Both funders used the five dimensions framework as a guide to identify the best available programs to achieve their social impact goal of improving the lives of women.
Reena’s story
Reena is the principal of a family foundation that has always funded efforts aimed at improving the lives of women and girls. The foundation’s grantmaking has specifically emphasized increasing access to reproductive health services. The five dimensions framework has strengthened the case for those efforts. In particular, two grantmaking areas clearly address priority outcomes identified in the framework: 1) policy efforts that maintain women’s legal rights to affordable reproductive healthcare and 2) maternal health clinics with skilled birth attendants in regions of sub-Saharan Africa with some of the highest maternal mortality ratios in the world. In addition, the framework has helped the foundation identify a relatively new area of philanthropic interest: trauma-informed care. The foundation has begun funding a nonprofit working on that issue, recognizing that mental health is a major—but frequently overlooked—determinant of overall women’s health.
Benjamin’s story
After a long career as a successful lawyer and entrepreneur, Benjamin decided to devote more of his time and resources to philanthropy.
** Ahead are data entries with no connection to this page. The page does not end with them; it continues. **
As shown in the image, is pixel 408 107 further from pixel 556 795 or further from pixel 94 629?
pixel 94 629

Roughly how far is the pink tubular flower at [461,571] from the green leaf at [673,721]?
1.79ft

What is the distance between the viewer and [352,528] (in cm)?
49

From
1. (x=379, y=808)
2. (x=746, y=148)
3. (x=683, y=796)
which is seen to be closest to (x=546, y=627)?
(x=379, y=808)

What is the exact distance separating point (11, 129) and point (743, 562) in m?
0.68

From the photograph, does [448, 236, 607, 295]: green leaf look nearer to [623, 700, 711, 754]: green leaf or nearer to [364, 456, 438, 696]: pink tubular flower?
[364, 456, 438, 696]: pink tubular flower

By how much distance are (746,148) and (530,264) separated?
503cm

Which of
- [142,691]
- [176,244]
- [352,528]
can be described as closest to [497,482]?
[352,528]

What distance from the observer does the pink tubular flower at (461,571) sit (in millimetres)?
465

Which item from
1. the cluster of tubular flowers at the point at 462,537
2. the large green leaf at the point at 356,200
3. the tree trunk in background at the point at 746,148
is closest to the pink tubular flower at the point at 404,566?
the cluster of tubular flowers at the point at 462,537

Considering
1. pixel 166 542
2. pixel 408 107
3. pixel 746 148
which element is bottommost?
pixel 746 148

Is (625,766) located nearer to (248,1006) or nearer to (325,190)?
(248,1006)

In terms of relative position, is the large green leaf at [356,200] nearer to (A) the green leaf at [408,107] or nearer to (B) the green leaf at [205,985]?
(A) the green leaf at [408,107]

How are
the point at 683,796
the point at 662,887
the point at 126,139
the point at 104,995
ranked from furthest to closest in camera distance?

Benjamin chose not to focus on a particular region, issue, or community. Instead, he searched for nonprofit organizations whose work has not only demonstrated social impact, but whose approaches held promise for others working on the same or similar issues. Recently, he selected an organization focused on domestic violence against women. In selecting that organization as the recipient of a major gift, Benjamin was most impressed by how many of the dimensions of women’s lives the program addressed at once: health, by engaging emergency room, crisis center, and counseling staff; personal safety, by strengthening a network of community-based housing and referral services; and legal rights, by engaging both the local police and justice systems.